It's the most wonderfully strange time of year

As you read this, I am home in my PJs enjoying my third day off this week — an extra bonus this year that might not happen again in 2025. We’ll have to see if the paper comes out on time next week.

The time after Christmas and before New Year’s is always a rather strange time of year. Holiday celebrations continue, but with a different flavor than they had before Dec. 25. The tree is starting to dry out, the cookies are getting stale and the thought of drinking another glass of egg nog can stir feelings of nausea.

Producing a paper at this time of year is especially strange. I’m actually writing this column on Dec. 23. Christmas is still two days away! So I can’t really reflect on how it all went.

But that won’t stop me from making some predictions.

• Inviting my birth mother and my birth father and his wife to stay with us for the holidays will turn out to be a great decision. I already had a wonderful day with Pat on Sunday, doing some shopping, getting a massage and wrapping presents — all mother-daughter activities we’ve never been able to enjoy together. Bob and Shari arrived Monday (I can’t wait to finish my work today to go home and see them) and I know we’ll have a great time, as well.

• Some gifts will be hits, some misses.

We invest so much time and money trying to find just the right present. Sometimes we’re right and other times the item ends up sitting in the closet unopened for a year. As kids get older, the percentage of misses seems to rise — unless you give cash. But being together opening presents Christmas morning is a gift itself, regardless of what’s underneath all that wrapping paper.

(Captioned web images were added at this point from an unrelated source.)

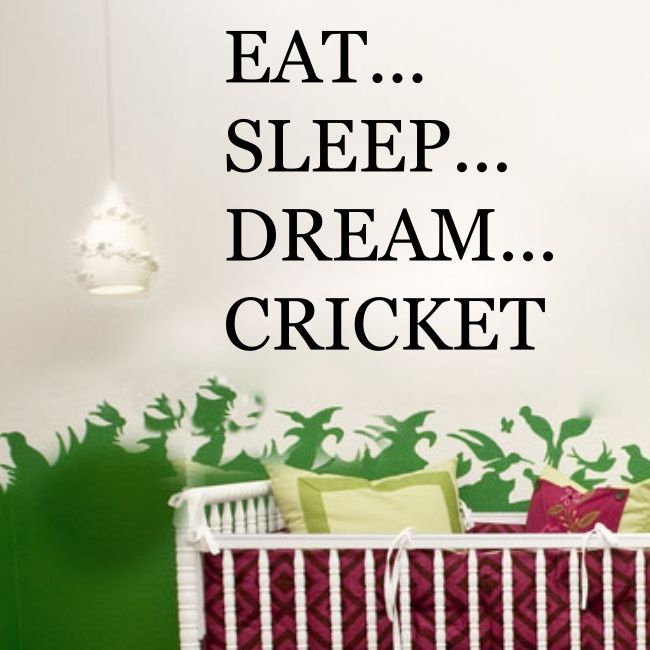 EAT SLEEP DREAM CRICKET sports player bedroom mens boys wall stickers quote | eBay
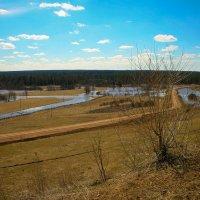 Весенний пейзаж3 :: Ольга Белёва
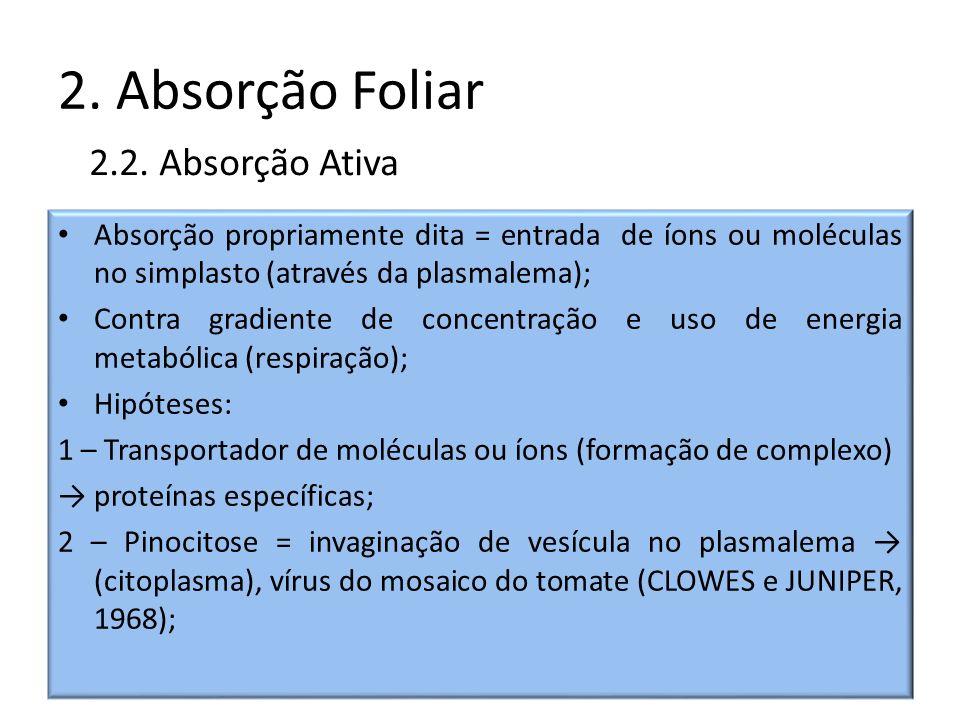 2. Absorção Foliar Absorção propriamente dita = entrada de íons ou moléculas no simplasto (através da plasmalema); Contra gradiente de concentração e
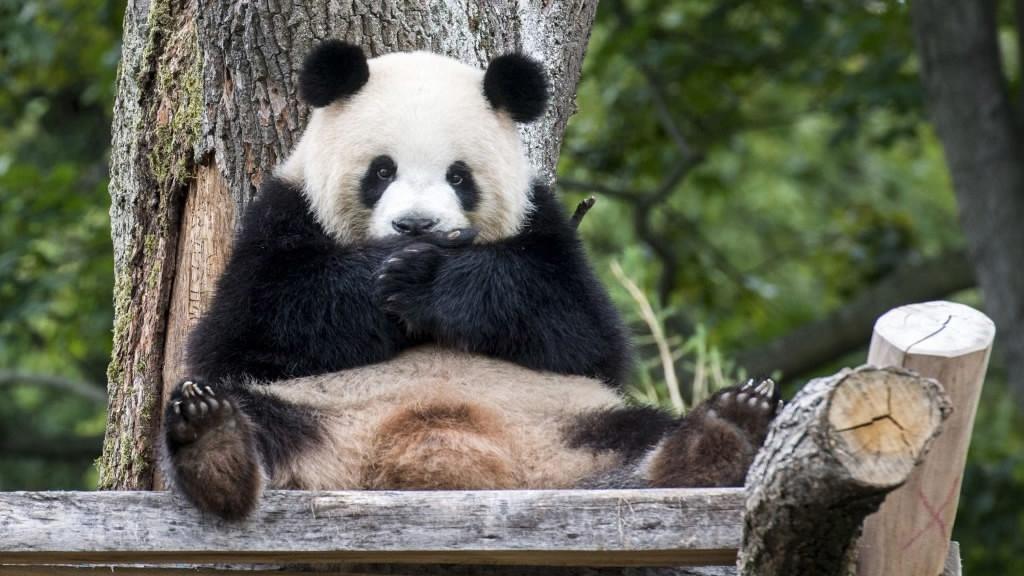 Sichuan guarantees food supply for overseas pandas amid epidemic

• “A Christmas Story” will be as funny as ever. My birth mom has never seen it, believe it or not, and will think it’s a classic. (If this turns out not to be true, I promise to run a correction in next week’s paper.)

• The live nativity service at Hinsdale Covenant Church will serve as a wonderful reminder of what Christmas is all about. There was no glitz or glam when a teenage Mary gave birth to her son in a stable — or cave — more than 2,000 years ago. The chaos of having sheep and a donkey and kids involved in the telling of the Christmas story is not only appropriate, it’s enjoyable.

• The toffee cheesecake will turn out beautifully.

I might be tempting fate by writing this the day before I make the cheesecake, but I overcooked the last one I made when Bob was in town and am due for a hit and not another miss.

• Ainsley will receive too much candy.

This is a truth universally acknowledged every holiday in our house.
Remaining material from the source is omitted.